Task item:
Locate every line below that contains the word "than" and copy it.

[Input records Boundary: Start]

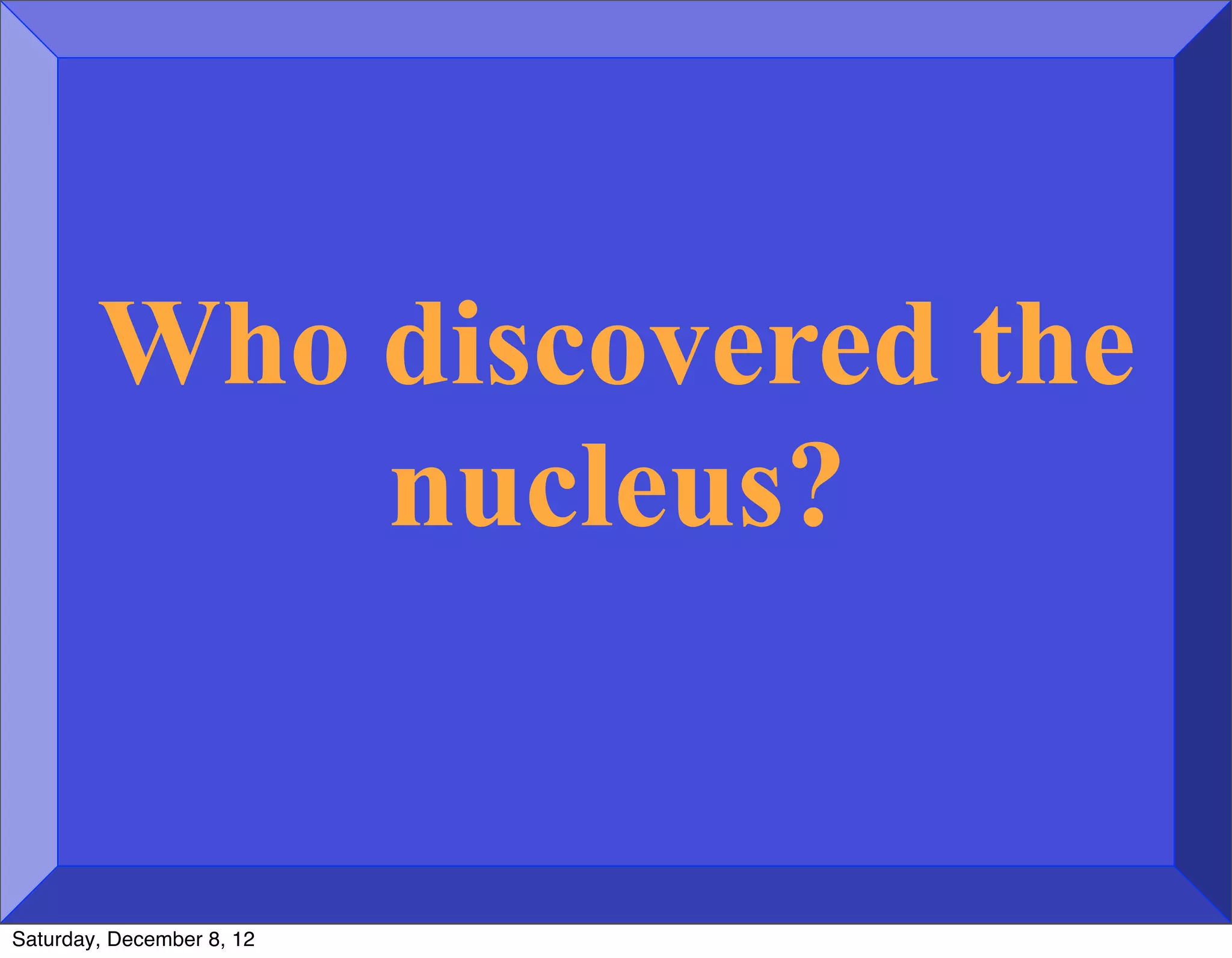 Who discovered the nucleus?

Saturday, December 8, 12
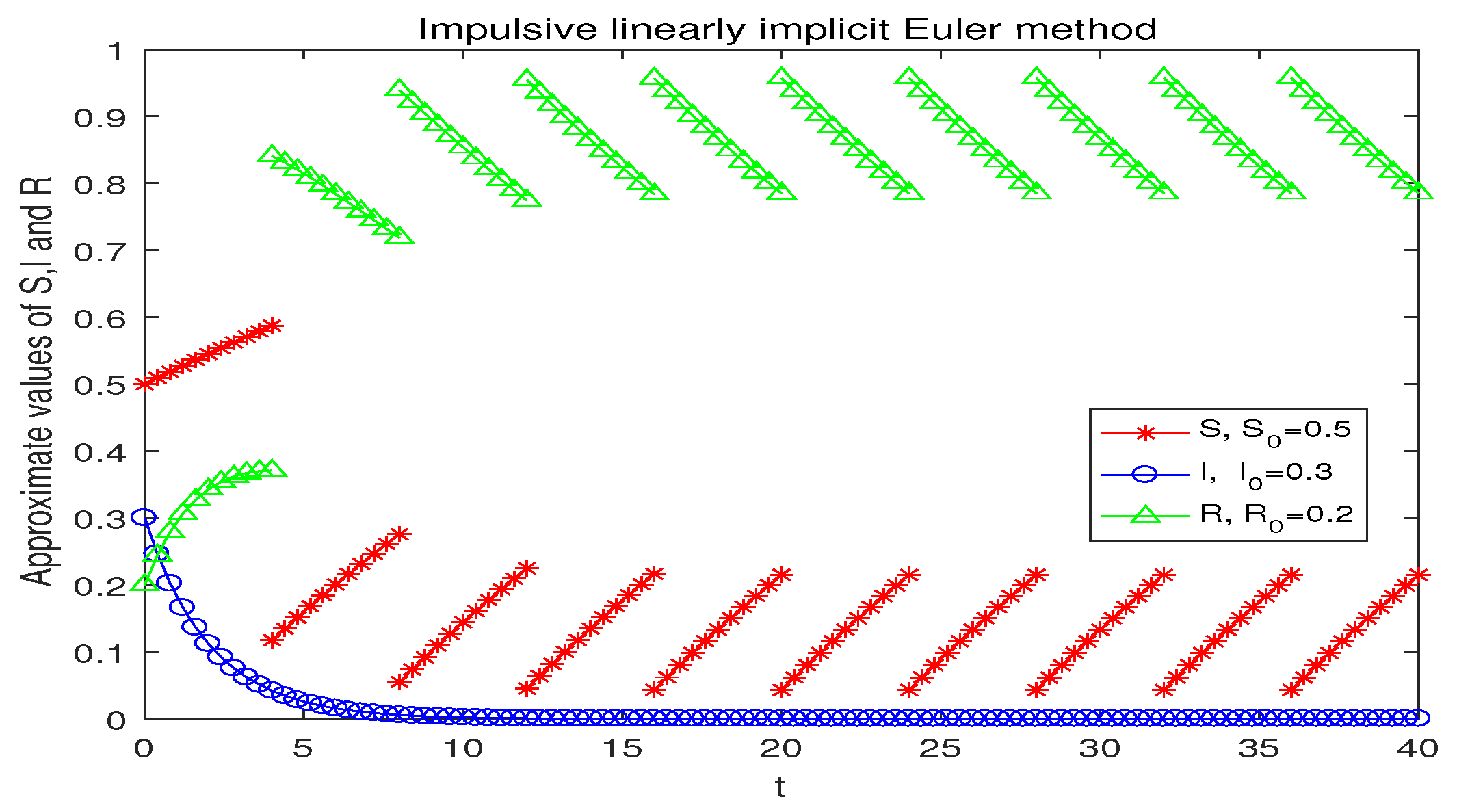 Impulsive linearly implicit Euler method

Approximate values of S,I and R

1
0.9
0.8
0.7
0.6
0.5
0.4
0.3
0.2
0.1
0

0 5 10 15 20 25 30 35 40

t

S, $S_0$=0.5
I, $I_0$=0.3
R, $R_0$=0.2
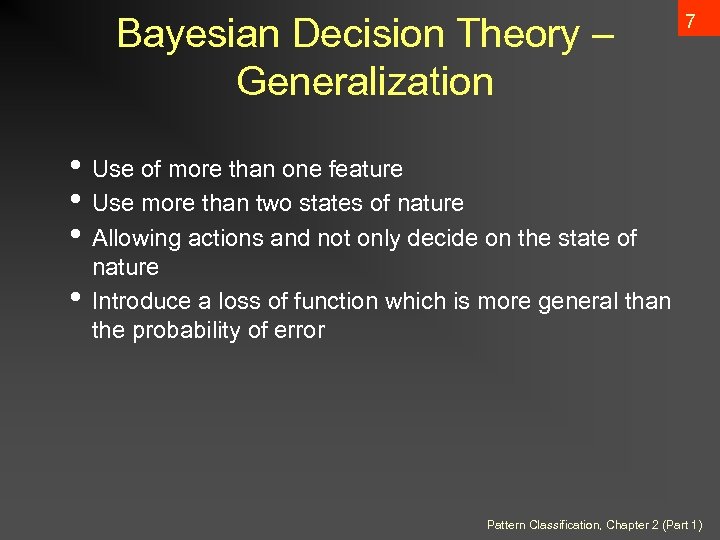 7

Bayesian Decision Theory – Generalization

• Use of more than one feature
• Use more than two states of nature
• Allowing actions and not only decide on the state of nature
• Introduce a loss of function which is more general than the probability of error

Pattern Classification, Chapter 2 (Part 1)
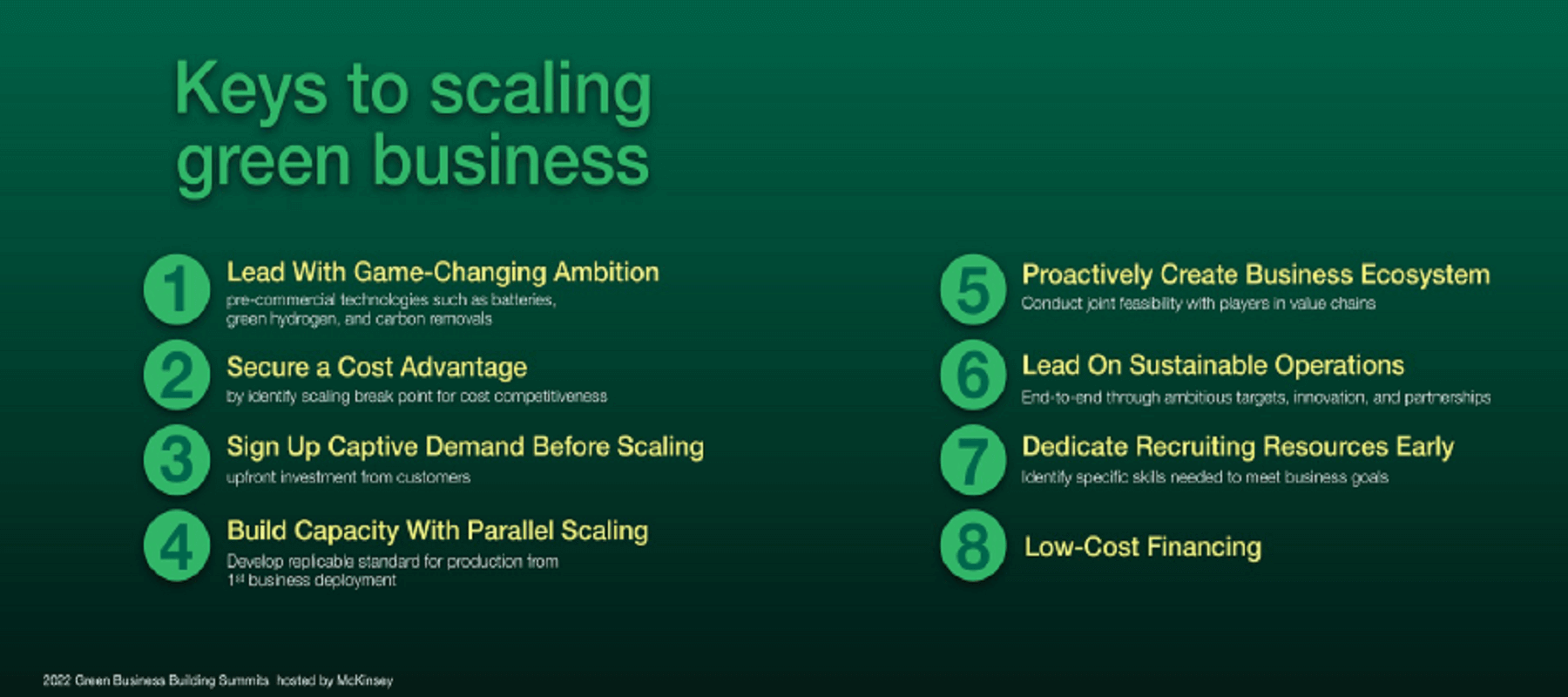 Keys to scaling green business

1 Lead With Game-Changing Ambition
pre-commercial technologies such as batteries, green hydrogen, and carbon removals

2 Secure a Cost Advantage
by identify scaling break point for cost competitiveness

3 Sign Up Captive Demand Before Scaling
upfront investment from customers

4 Build Capacity With Parallel Scaling
Develop replicable standard for production from $1^{st}$ business deployment

5 Proactively Create Business Ecosystem
Conduct joint feasibility with players in value chains

6 Lead On Sustainable Operations
End-to-end through ambitious targets, innovation, and partnerships

7 Dedicate Recruiting Resources Early
Identify specific skills needed to meet business goals

8 Low-Cost Financing

2022 Green Business Building Summits hosted by McKinsey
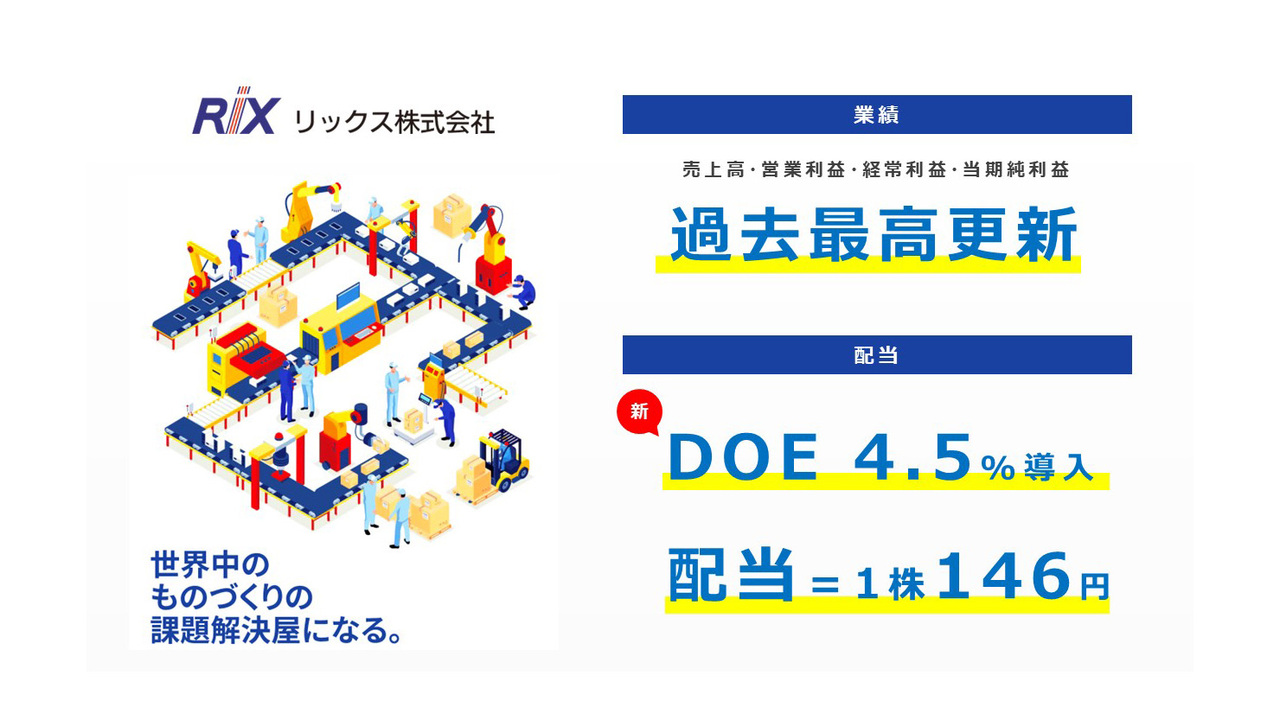 RIX リックス株式会社

世界中の
ものづくりの
課題解決屋になる。

業績

売上高・営業利益・経常利益・当期純利益

過去最高更新

配当

新

DOE 4.5%導入

配当＝1株146円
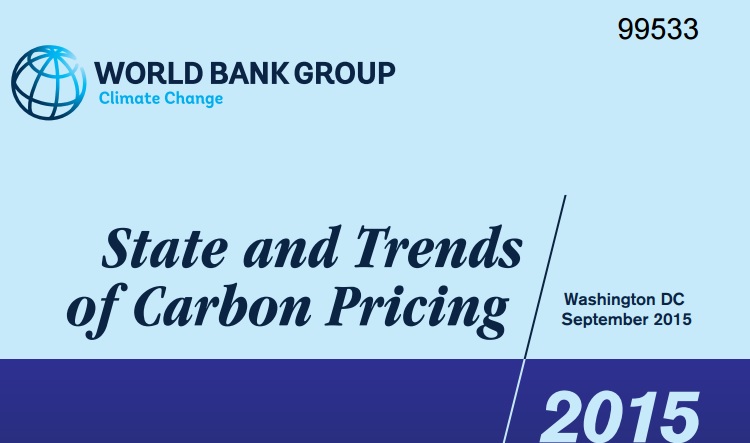 99533

WORLD BANK GROUP
Climate Change

State and Trends of Carbon Pricing

Washington DC
September 2015

2015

[Input records Boundary: End]

Exercise result:
• Use of more than one feature
• Use more than two states of nature
• Introduce a loss of function which is more general than the probability of error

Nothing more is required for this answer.